** BEGIN SELECTION **

If you’re throwing in with the (unofficial) Townies Taking Back The Corner movement for the next few weeks, remember that a hearty breakfast is an important part of any revolution. And the best place to get this one started, without question, is The Pigeon Hole, right in the heart of the contested zone.
The Pigeon Hole inconspicuously showed up on Elliewood Avenue in January 2011, and it’s been a twinkling star in the neighborhood ever since. I say inconspicuous because, “we have never advertised,” said owner Naomi Annable. “Ever.”
Not even one tiny little ad somewhere?
“Nothing,” she insisted.
“I was raised by hippies,” she told me as we lounged on the homey front porch of her restaurant. “I’ve been cooking on a gas stove since I was 5 years old.”
By age 10 and a part of a collective, Annable, along with her brother, was cooking for anywhere from 10 to 25 people one night per week. “I started by learning to cook for 20,” she said. “I still don’t know how to cook for two people.”
On her own since age 16, she has worked, at one time or another over the last 24 years, at every position in a restaurant, from front of house to every station in the kitchen. She worked in the kitchens at Southern Culture, Jarman’s Gap in Crozet, where she also did pastries, and at Dr. Ho’s in North Garden, among many other places.
But the Pigeon Hole has little in common with those Albemarle favorites. “I’m an anarchist,” said Annable. “We’re a very punk rock restaurant. Everything we have was already here or came from the thrift store.” Her restaurant is a direct reflection of her upbringing—an atmosphere free of pretension or formality, no defined hierarchy. Employees all have equal say; they pool tips and sometimes even divide a small contribution pulled from the till.
Annable often alludes to her punk rock ethos, but the prevailing patois at The Pigeon Hole is decidedly hip-hop. The weekend menu has several versions of Eggs Benedict. One special, consisting of baby spinach and artichoke hearts on biscuits with two poached eggs slathered in hollandaise sauce, under the menu heading “Saturday and Sunday only, Yo,” is referred to by staff as “the Beastie,” an homage to late Beastie Boy Adam Yauch. Likewise, an Annable recipe might include the instruction, “then mix that s$&# up.” Or, a taste test of potential menu special might prompt the question, “How are we gonna f#$% that up? We gotta f#$% it up good.”
“Don’t leave it tasting like something anyone could make,” is what she’s trying to say.
Annable is always looking for the next notch up the flavor scale, trying to find that one ingredient for every simple dish that puts the taste over the top. “I like to say, ‘What’s the crack? What’s the thing you put in there that the person is like, ‘Hmm, what is that?’ and can’t stop eating it?” she said.
The Hole’s huevos rancheros was inspired by Annable’s first ever rancheros encounter on a road trip in New Mexico. “It’s the one thing on our menu that I eat most myself,” she said. “I still look forward to the huevos every time.”

** END SELECTION **

DESCRIPTION OF THE TASK: Continue the profile of The Pigeon Hole restaurant from the end of its paragraph about the huevos rancheros.

** BEGIN INFORMATION SHOWN **

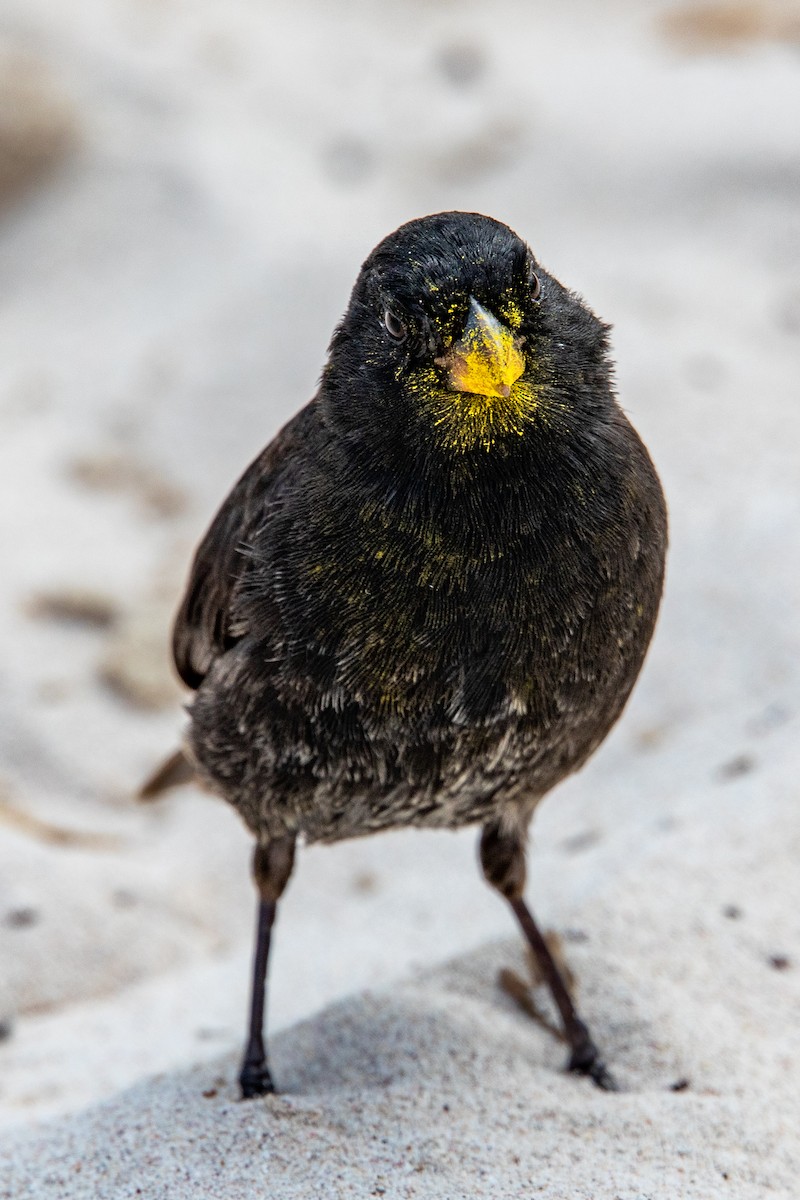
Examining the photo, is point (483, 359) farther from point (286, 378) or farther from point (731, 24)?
point (731, 24)

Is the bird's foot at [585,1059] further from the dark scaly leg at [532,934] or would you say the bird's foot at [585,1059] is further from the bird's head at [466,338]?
the bird's head at [466,338]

** END INFORMATION SHOWN **

TASK OUTPUT:
She started by ladling huge portions of black beans and rancheros sauce into separate frying pans over medium flames. Her beans are a stripped-down affair. She adds lightly sautéed onions, black beans, and chili powder, with a light salting going on throughout the process. “When I travelled in Mexico,” she said, “the women would bring me into the kitchen. All they had was a huge thing of salt. That’s all they used. I couldn’t understand how they could get those flavors with just salt, but they would add just a little bit at a time, over time.”
The rancheros sauce is sautéed onions, garlic, adobo peppers, sriracha, crushed tomatoes, oregano, all done in olive oil, salted, then cooked down.
The two eggs she had broken onto the griddle weren’t there long before getting flipped over. The beans got plated, then the eggs went on the beans, the rancheros over that, then some cheddar was spread. It all got pushed under the broiler to melt down. When it came out, she sprinkled on fresh, chopped green onions and it was ready to go.
While the huevos rancheros is a heaping helping and very satisfying, it has a refreshing lightness to its step. Maybe it’s that the sauce is not overly spicy. Maybe it’s the fluffy stone-ground white grits on the side, rather than corn tortillas, that all leaves you feeling like you can get up and get going rather than needing to find a place to lay down and recover.
“It’s Americana comfort food,” said Annable. “Everything here is made from scratch, except for the biscuits.”
The Pigeon Hole serves about 1,000 biscuits in a busy week in several biscuit dishes, from red-eye gravy (made with heavy cream, sautéed onions, diced ham, and a blend of Shenandoah Joe coffee grounds, special to the PH) to biscuit baskets with butter and jams to egg and meat sandwiches on biscuits and biscuit-bottomed Benedict platters. “It would be cruel and unusual to make anyone make that many biscuits.”
Another weekend-only Benedict classic you’ll want to try is the Crabby Florentine— wilted spinach on biscuits, with poached eggs topped with crabmeat and hollandaise. The first time Annable tried the dish, she said, “I took one bite and was like, ‘Oh my God, this might be the best thing I have ever eaten.’”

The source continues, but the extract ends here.